Aids in the treatment of ankylosing spondylitis

Exercise may also be beneficial for IBD-related conditions like ankylosing spondylitis, which is a type of inflammatory arthritis that primarily affects the spine but can also involve other joints. The treatment for ankylosing spondylitis is a combination of exercise and drug therapy. Randomized trials have proven the effectiveness of exercise therapy in improving the strength and flexibility of joints, especially in the spinal column. Exercise also helps with pain reduction in the joints.

Helps improve overall quality of life

In addition to improving specific disease symptoms of IBD, regular exercise can help reduce fatigue and improve overall health, sleep, quality of life, stress levels, body composition, and the perception of pain. In an evaluation of Crohn’s patients who had inactive or mildly active disease, researchers had participants walk three times a week. 58% reported improved life satisfaction.

Helps boost the immune system

Several studies suggest that moderate exercise can improve the immune system, although keep in mind that intense or prolonged exercise may have negative effects, especially during flare-ups.

Moderate exercise is thought to reduce inflammation by reducing visceral fat and the release of pro-inflammatory molecules while releasing substances like interleukin 6 (IL-6), which can help repair damaged intestinal tissue. This is particularly important since IBD is often treated with immune-suppressing drugs.

May decrease the risk of colon cancer 

Physical activity has been shown to help decrease the risk of colon cancer, something IBD patients are at higher risk of developing. 

3 types of exercises recommended for people with Crohn’s disease

Aerobic activity 

One safe, practical, and easy form of aerobic exercise is walking. It is the most common low to moderate-intensity exercise for patients with chronic disease.
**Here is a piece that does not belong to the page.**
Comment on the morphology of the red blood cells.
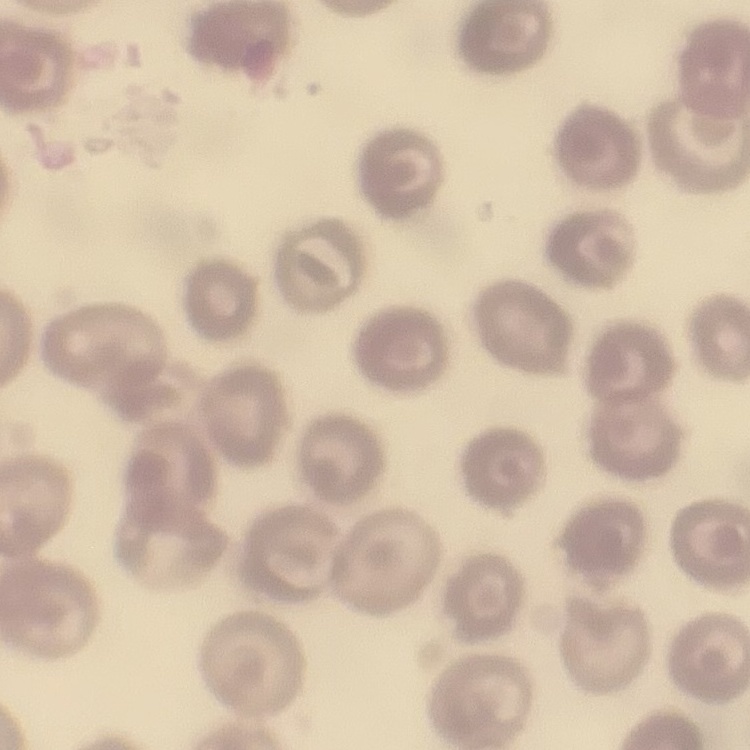
They show no rouleaux formation.

Thin peripheral smear. Field's or Giemsa stain. Square crop of a larger photomicrograph.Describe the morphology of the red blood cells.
According to research, patients with Crohn’s disease can walk an average distance of 3.5 km (just over two miles) without exacerbation of their symptoms. 

Other low-impact aerobic activities include: 

  • Swimming
  • Stationary cycling 
  • Weight-bearing walking

Muscular resistance training

One of the most effective forms of exercise for preventing bone mineral loss and enhancing body composition in individuals with Crohn's disease is muscular resistance training, which involves exercises such as planks and lunges alongside equipment like elastic resistance bands or free weights. It’s crucial that these resistance exercises target the key muscle groups in the torso and legs. 

Flexibility exercises

Flexibility exercises are great for increasing the elasticity of the muscles, increasing muscle strength, and reducing joint pain.
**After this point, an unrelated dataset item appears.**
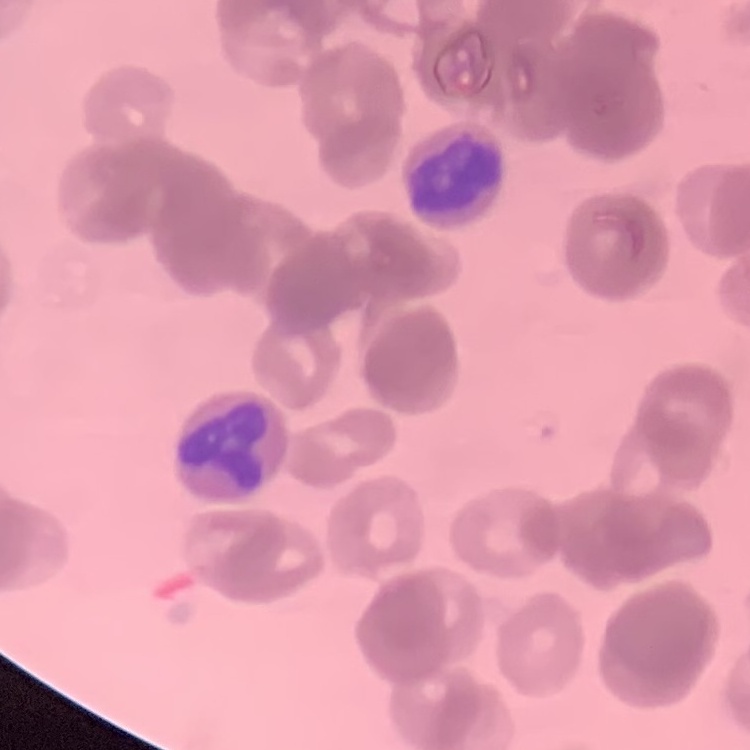

They show rouleaux formation.

Stained with either Field's or Giemsa. Square crop of a larger photomicrograph. Thin blood smear.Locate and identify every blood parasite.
One example is yoga, which can help boost the quality of life of IBD patients while reducing the level of disease activity, like inflammation. Tai chi is another great option.

One important thing to note when it comes to exercise is that dehydration is a special concern for Crohn’s patients, especially those who experience chronic diarrhea, making it especially important to sufficiently hydrate when exercising.

Exercises to avoid if you have Crohn’s disease

Research has not proven any long-term complications with exercise in patients with IBD. However, the safety of higher-intensity exercise in patients with severe Crohn’s or ulcerative colitis is unclear. Some research suggests that these types of exercise could contribute to intestinal inflammation, and abdominal pain.

Examples of high-intensity exercises to consider avoiding include:

  • Sprinting or interval running
  • Cycling sprints
  • Tabata training
  • Jump rope intervals
  • Battle ropes
  • Boxing or kickboxing
  • Box jumps
  • CrossFit 
  • Stair climbing
  • Circuit training
  • Burpees
  • Kettlebell swings
  • Mountain climbers
  • Jump squats

The bottom line

Overall, exercise has some beneficial effects like improved mood, better mental health, decreased stress, increased total body weight, and improved quality of life. There are also other benefits of exercise that are particularly important to IBD patients, like improved bone density and a decreased risk of colon cancer. It is important that IBD patients are guided in their exercise program by professionals to prevent exacerbation of disease activities.